En 2009, à l’âge de 8 ans, Gabriel disparaît d’un terrain de camping. À proximité, on découvre un cercle de culture (un « crop circle »), l’empreinte que laisserait soi-disant au sol l’atterrissage d’un vaisseau extraterrestre. Du moins, est-ce la théorie farouchement embrassée par les proches du jeune garçon ! La réalité est cependant à la fois plus simple et complexe !
Âgé de 15 ans, au moment de la disparition de son frère, Marc (Antoine Pilon) frôle maintenant la trentaine. Il habite toujours chez sa mère, Micheline (Maude Guérin), et arbore une magnifique coupe Longueuil (« hockey hair » au Canada anglais, « mulet » en Belgique et « nuque longue » en France), signe que le temps s’est définitivement arrêté pour lui.
Il embrasse à bras le corps l’hypothèse de l’enlèvement extraterrestre : seule explication envisageable puisqu’elle porte en elle l’espoir d’un retour plutôt qu’une résolution macabre. Il a donc mis en place UFO Québec, un organisme qui accompagne les citoyens confrontés aux voyageurs du cosmos, même si, après 15 ans, ses certitudes commencent à s’effriter. C’est alors que Julien (Robert Naylor), un compagnon d’adolescence présent lors des événements de 2009, ressurgit dans sa vie et décide de l’épauler dans sa quête. Au même moment, l’impensable se produit puisqu’un homme au début de la vingtaine (Antoine DesRochers) est retrouvé, nu et amnésique, sur un terrain abandonné ! Pourrait-il s’agir de Gabriel ?

Défi:
Reproduisez fidèlement le passage de l'extrait qui va de « Il embrasse à » jusqu'à « de Gabriel ? ». Seul l'extrait sert de référence.

Données brutes:

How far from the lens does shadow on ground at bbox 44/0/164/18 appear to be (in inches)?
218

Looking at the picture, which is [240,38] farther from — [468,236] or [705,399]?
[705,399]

Réponse:
Il embrasse à bras le corps l’hypothèse de l’enlèvement extraterrestre : seule explication envisageable puisqu’elle porte en elle l’espoir d’un retour plutôt qu’une résolution macabre. Il a donc mis en place UFO Québec, un organisme qui accompagne les citoyens confrontés aux voyageurs du cosmos, même si, après 15 ans, ses certitudes commencent à s’effriter. C’est alors que Julien (Robert Naylor), un compagnon d’adolescence présent lors des événements de 2009, ressurgit dans sa vie et décide de l’épauler dans sa quête. Au même moment, l’impensable se produit puisqu’un homme au début de la vingtaine (Antoine DesRochers) est retrouvé, nu et amnésique, sur un terrain abandonné ! Pourrait-il s’agir de Gabriel ?